Disinvestment into Python, Flutter, and Dart is a clear signal that those tools are unimportant to Google. I won't be recommending that anyone use Dart or Flutter on new projects.
Laying people off instead of offering to move them to the now-more-important projects has to be one of the dumbest management moves that tech companies repeatedly do. These are people already trained on all the policies and procedures and tooling and "culture" specific to your company.
It's going to be more expensive to hire and train new people when the dumdums in upper management finally figure out the mistakes they made that got them to a point where they decided they need to cut jobs and projects, and the ramp-up time before you actually start seeing progress on those priorities is going to be seriously lengthened. Of course they won't acknowledge it was their fault in the first place, and again the heads roll on the wrong end of the corporate ladder.
“As we’ve said, we’re responsibly investing in our company’s biggest priorities and the significant opportunities ahead,” said Google spokesperson Alex García-Kummert. “To best position us for these opportunities, throughout the second half of 2023 and into 2024, a number of our teams made changes to become more efficient and work better, remove layers, and align their resources to their biggest product priorities. Through this, we’re simplifying our structures to give employees more opportunity to work on our most innovative and important advances and our biggest company priorities, while reducing bureaucracy and layers”
There was this incredible management consultant in france in the 18th century. Name eludes me, but if he was still around Google could hire him and start finding some far more convincing efficiencies.
The guy was especially good at aligning resources to remove layers
I am a manager at a big tech and I hate capitalism. CXOs really only care about profits, and thus everybody high-level proposes new enshittification strategies.
Can't really make heads of tails of this. I thought they were really into AI and Python is a big part of that. Which other languages are they going to invest in? Rust for Chromium?
I spent thr last 10 minutes reading the flutter docs, and I have no fucking idea what it is, what language it is written in, or generally anything useful about it. I think we'll be fine.
Also, Google's contributions to Python are mostly obsolete. optparse was replaced by argparse which is .mostly replaced by click. Yapf was never successful and black has taken a commanding lead. Python will be just fine.
Looks like my Lemmy-client of choice did some retrying when I had poor connection, sorry about that.
I think trying to go cheap on native apps was always kind of a fool's errand, tbh.

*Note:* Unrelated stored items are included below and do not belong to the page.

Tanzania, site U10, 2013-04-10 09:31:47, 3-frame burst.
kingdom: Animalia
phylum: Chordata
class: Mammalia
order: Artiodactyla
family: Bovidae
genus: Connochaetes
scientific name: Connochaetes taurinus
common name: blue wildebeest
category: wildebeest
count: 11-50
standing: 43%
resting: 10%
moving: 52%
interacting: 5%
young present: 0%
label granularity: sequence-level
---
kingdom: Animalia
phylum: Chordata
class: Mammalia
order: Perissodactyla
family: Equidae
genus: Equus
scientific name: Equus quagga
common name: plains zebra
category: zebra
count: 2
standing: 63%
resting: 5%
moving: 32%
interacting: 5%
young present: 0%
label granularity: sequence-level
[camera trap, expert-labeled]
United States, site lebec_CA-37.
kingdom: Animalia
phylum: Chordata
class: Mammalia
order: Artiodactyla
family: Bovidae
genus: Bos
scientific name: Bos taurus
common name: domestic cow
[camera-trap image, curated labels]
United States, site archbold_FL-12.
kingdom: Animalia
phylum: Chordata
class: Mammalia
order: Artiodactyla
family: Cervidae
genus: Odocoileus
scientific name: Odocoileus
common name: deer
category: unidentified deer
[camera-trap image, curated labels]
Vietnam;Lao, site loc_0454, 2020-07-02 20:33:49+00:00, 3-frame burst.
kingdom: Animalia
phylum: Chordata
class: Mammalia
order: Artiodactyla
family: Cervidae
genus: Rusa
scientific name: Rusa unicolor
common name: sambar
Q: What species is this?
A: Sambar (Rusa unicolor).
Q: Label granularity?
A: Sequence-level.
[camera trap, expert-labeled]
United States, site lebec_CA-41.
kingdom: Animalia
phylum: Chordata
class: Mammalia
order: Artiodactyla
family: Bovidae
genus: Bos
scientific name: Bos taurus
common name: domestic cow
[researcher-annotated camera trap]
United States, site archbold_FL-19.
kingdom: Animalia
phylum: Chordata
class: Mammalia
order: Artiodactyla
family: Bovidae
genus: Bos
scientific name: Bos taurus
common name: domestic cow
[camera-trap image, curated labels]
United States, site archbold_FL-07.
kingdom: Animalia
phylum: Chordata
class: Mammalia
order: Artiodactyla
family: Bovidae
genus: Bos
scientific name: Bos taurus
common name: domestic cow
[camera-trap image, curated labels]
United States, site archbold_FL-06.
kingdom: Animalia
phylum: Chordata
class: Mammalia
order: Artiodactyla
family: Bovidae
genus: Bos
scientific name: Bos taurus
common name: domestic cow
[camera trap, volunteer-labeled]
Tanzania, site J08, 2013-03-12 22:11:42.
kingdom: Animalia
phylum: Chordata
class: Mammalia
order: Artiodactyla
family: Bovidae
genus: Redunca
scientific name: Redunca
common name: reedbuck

Cordova, Xamarin, React Native and so on - all pretty sub-par solutions leading to poor experience without actually materializing the desired savings.
Ahead of Google’s annual I/O developer conference in May, the tech giant has laid off staff across key teams like Flutter, Dart, Python and others, according to reports from affected employees shared on social media.
“As we’ve said, we’re responsibly investing in our company’s biggest priorities and the significant opportunities ahead,” said Google spokesperson Alex García-Kummert.
“To best position us for these opportunities, throughout the second half of 2023 and into 2024, a number of our teams made changes to become more efficient and work better, remove layers, and align their resources to their biggest product priorities.
Through this, we’re simplifying our structures to give employees more opportunity to work on our most innovative and important advances and our biggest company priorities, while reducing bureaucracy and layers,” he added.
Meanwhile, others shared on Y Combinator’s Hacker News, where a Python team member detailed their specific duties on the technical front and noted that, for years, much of the work was done with fewer than 10 people.
WARN, or the California Worker Adjustment and Retraining Notification Act, requires employers with more than 100 employees to provide 60-day notice in advance of layoffs.